■ ФРАГМЕНТ ТЕКСТА
►

Городской голова Геннадий Кернес пообещал обратиться в суд, чтобы ограничить проведение прайда, ссылаясь на возможные провокации и то, что «Харьков — прифронтовой город». По Вашему мнению, действительно ли городской голова опасается за безопасность людей или лукавит и истинные причины кроются в другом?
А.Ш.: Что касается Кернеса, то у него и раньше были гомофобные высказывания. Но, справедливости ради, нужно сказать, что мэр Киева Кличко до сих пор ни разу не поприветствовал KyivPride. Так что я бы, наверное, говорила о том, что гомофобия по-прежнему присутствует в госструктурах. В Харькове всё ещё тяжелее. Но то, что Кернес в принципе решился озвучить этот вопрос — причём не с позиции однозначного осуждения — означает, что он понимает, что однозначного осуждения нет и в обществе.
Мне кажется, обещание обратиться в суд по поводу ограничения прайда — как раз и есть однозначное осуждение…
А.Ш. Городской голова пообещал обратиться в суд по поводу ограничения не только «ХарьковПрайда», но и пяти других заявленных акций. На данный момент, наверное, около 15 представителей и представительниц международных организаций отправили письма на городского голову. Восемь посольств — США, Великобритании, Германии, Нидерландов, Норвегии, Швеции, Дании, Канады — написали, что поддерживают прайд. В Представительстве ООН в Украине призвали не ограничивать право граждан на мирное собрание. Думаю, ни по одному поводу Кернесу ещё не писали столько посольств и международных организаций и это должно на него повлиять.

◄

■ СОБРАННЫЕ ДАННЫЕ
►

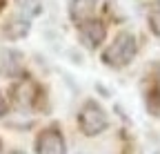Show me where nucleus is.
<instances>
[{"label": "nucleus", "instance_id": "nucleus-1", "mask_svg": "<svg viewBox=\"0 0 160 154\" xmlns=\"http://www.w3.org/2000/svg\"><path fill=\"white\" fill-rule=\"evenodd\" d=\"M136 56V36L131 31H120L116 40L102 51V61L109 67H125Z\"/></svg>", "mask_w": 160, "mask_h": 154}, {"label": "nucleus", "instance_id": "nucleus-2", "mask_svg": "<svg viewBox=\"0 0 160 154\" xmlns=\"http://www.w3.org/2000/svg\"><path fill=\"white\" fill-rule=\"evenodd\" d=\"M78 125L87 136H98L109 127V119L107 112L100 107L96 101H87L78 112Z\"/></svg>", "mask_w": 160, "mask_h": 154}, {"label": "nucleus", "instance_id": "nucleus-3", "mask_svg": "<svg viewBox=\"0 0 160 154\" xmlns=\"http://www.w3.org/2000/svg\"><path fill=\"white\" fill-rule=\"evenodd\" d=\"M78 34H80V40H82L85 47L89 49H96L105 43L107 38V27L100 23V20H93V18H89V20L80 23L78 25Z\"/></svg>", "mask_w": 160, "mask_h": 154}, {"label": "nucleus", "instance_id": "nucleus-4", "mask_svg": "<svg viewBox=\"0 0 160 154\" xmlns=\"http://www.w3.org/2000/svg\"><path fill=\"white\" fill-rule=\"evenodd\" d=\"M36 154H67L62 134L56 130H45L36 139Z\"/></svg>", "mask_w": 160, "mask_h": 154}, {"label": "nucleus", "instance_id": "nucleus-5", "mask_svg": "<svg viewBox=\"0 0 160 154\" xmlns=\"http://www.w3.org/2000/svg\"><path fill=\"white\" fill-rule=\"evenodd\" d=\"M29 27H31L29 25V18L16 13V16H11L9 20L5 23L2 34H5V38H9V40H18V38H25L29 34Z\"/></svg>", "mask_w": 160, "mask_h": 154}, {"label": "nucleus", "instance_id": "nucleus-6", "mask_svg": "<svg viewBox=\"0 0 160 154\" xmlns=\"http://www.w3.org/2000/svg\"><path fill=\"white\" fill-rule=\"evenodd\" d=\"M93 13H96V0H71L69 3V18L76 25L93 18Z\"/></svg>", "mask_w": 160, "mask_h": 154}, {"label": "nucleus", "instance_id": "nucleus-7", "mask_svg": "<svg viewBox=\"0 0 160 154\" xmlns=\"http://www.w3.org/2000/svg\"><path fill=\"white\" fill-rule=\"evenodd\" d=\"M0 69L5 74H9V76L18 74L22 69V56L18 51H13V49H2L0 51Z\"/></svg>", "mask_w": 160, "mask_h": 154}, {"label": "nucleus", "instance_id": "nucleus-8", "mask_svg": "<svg viewBox=\"0 0 160 154\" xmlns=\"http://www.w3.org/2000/svg\"><path fill=\"white\" fill-rule=\"evenodd\" d=\"M13 94H16V103L18 105H31L33 96H36V85L31 81H22L13 87Z\"/></svg>", "mask_w": 160, "mask_h": 154}, {"label": "nucleus", "instance_id": "nucleus-9", "mask_svg": "<svg viewBox=\"0 0 160 154\" xmlns=\"http://www.w3.org/2000/svg\"><path fill=\"white\" fill-rule=\"evenodd\" d=\"M18 13L25 18H36L42 13V0H18Z\"/></svg>", "mask_w": 160, "mask_h": 154}, {"label": "nucleus", "instance_id": "nucleus-10", "mask_svg": "<svg viewBox=\"0 0 160 154\" xmlns=\"http://www.w3.org/2000/svg\"><path fill=\"white\" fill-rule=\"evenodd\" d=\"M149 27L156 36H160V3H156L149 11Z\"/></svg>", "mask_w": 160, "mask_h": 154}, {"label": "nucleus", "instance_id": "nucleus-11", "mask_svg": "<svg viewBox=\"0 0 160 154\" xmlns=\"http://www.w3.org/2000/svg\"><path fill=\"white\" fill-rule=\"evenodd\" d=\"M5 109H7V101H5V96L0 94V116L5 114Z\"/></svg>", "mask_w": 160, "mask_h": 154}, {"label": "nucleus", "instance_id": "nucleus-12", "mask_svg": "<svg viewBox=\"0 0 160 154\" xmlns=\"http://www.w3.org/2000/svg\"><path fill=\"white\" fill-rule=\"evenodd\" d=\"M11 154H25V152H20V150H16V152H11Z\"/></svg>", "mask_w": 160, "mask_h": 154}]
</instances>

◄

■ ЧТО СДЕЛАТЬ
1. Перепишите из фрагмента о харьковском прайде отрывок от слов «Городской голова Геннадий» до слов «и в обществе.» включительно.
2. Сколько посольств, согласно фрагменту о харьковском прайде, написали, что поддерживают прайд?

■ ОТВЕТЫ К ЗАДАНИЯМ
1.
Городской голова Геннадий Кернес пообещал обратиться в суд, чтобы ограничить проведение прайда, ссылаясь на возможные провокации и то, что «Харьков — прифронтовой город». По Вашему мнению, действительно ли городской голова опасается за безопасность людей или лукавит и истинные причины кроются в другом?
А.Ш.: Что касается Кернеса, то у него и раньше были гомофобные высказывания. Но, справедливости ради, нужно сказать, что мэр Киева Кличко до сих пор ни разу не поприветствовал KyivPride. Так что я бы, наверное, говорила о том, что гомофобия по-прежнему присутствует в госструктурах. В Харькове всё ещё тяжелее. Но то, что Кернес в принципе решился озвучить этот вопрос — причём не с позиции однозначного осуждения — означает, что он понимает, что однозначного осуждения нет и в обществе.

2. Восемь посольств: США, Великобритании, Германии, Нидерландов, Норвегии, Швеции, Дании и Канады.